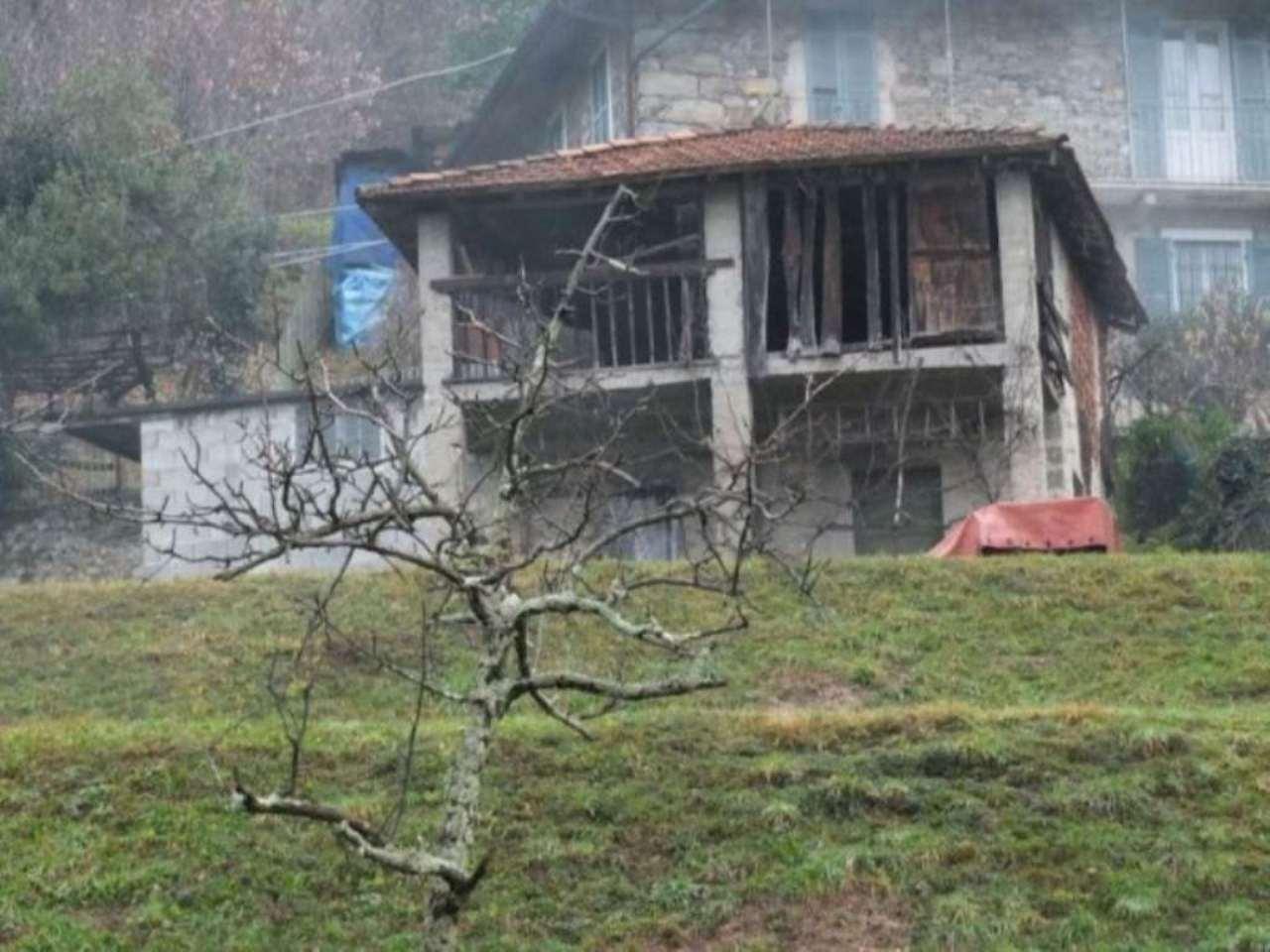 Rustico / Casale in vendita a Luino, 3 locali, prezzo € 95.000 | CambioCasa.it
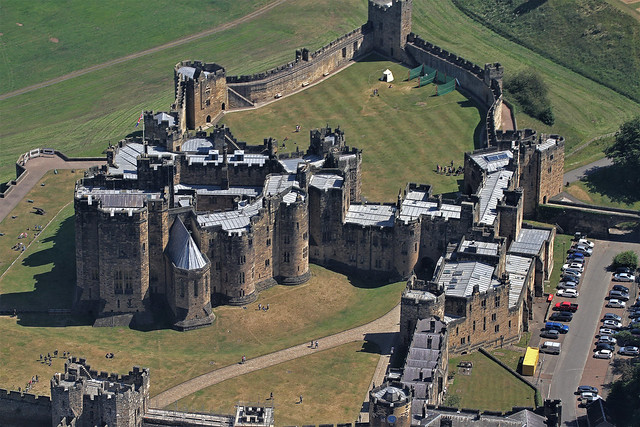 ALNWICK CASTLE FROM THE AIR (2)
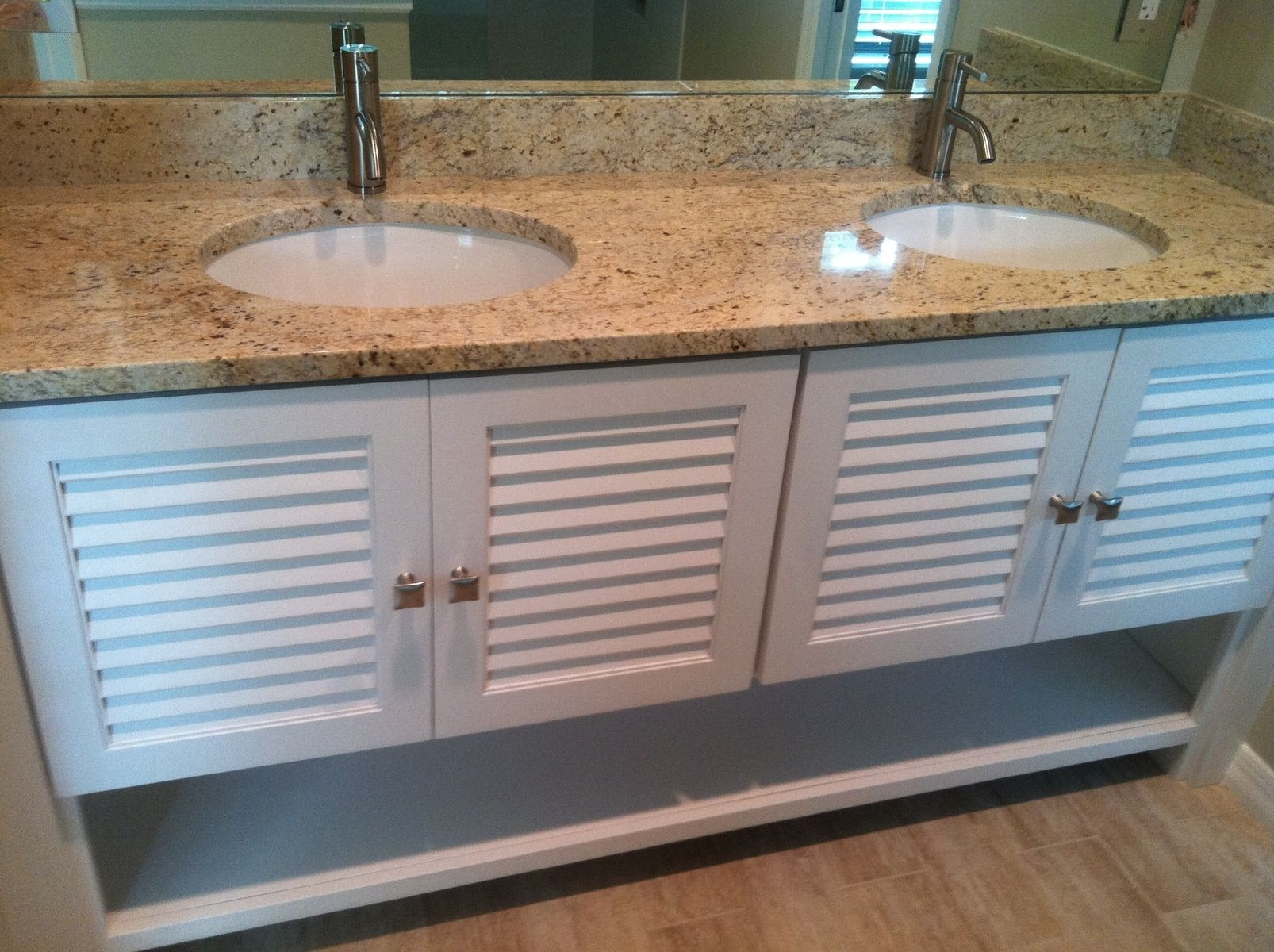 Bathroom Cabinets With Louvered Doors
—————
→ **What you need to do**:
Repeat the full listing above without altering a word, and skip the pictures.

→ **Result**:
 Rustico / Casale in vendita a Luino, 3 locali, prezzo € 95.000 | CambioCasa.it
 ALNWICK CASTLE FROM THE AIR (2)
 Bathroom Cabinets With Louvered Doors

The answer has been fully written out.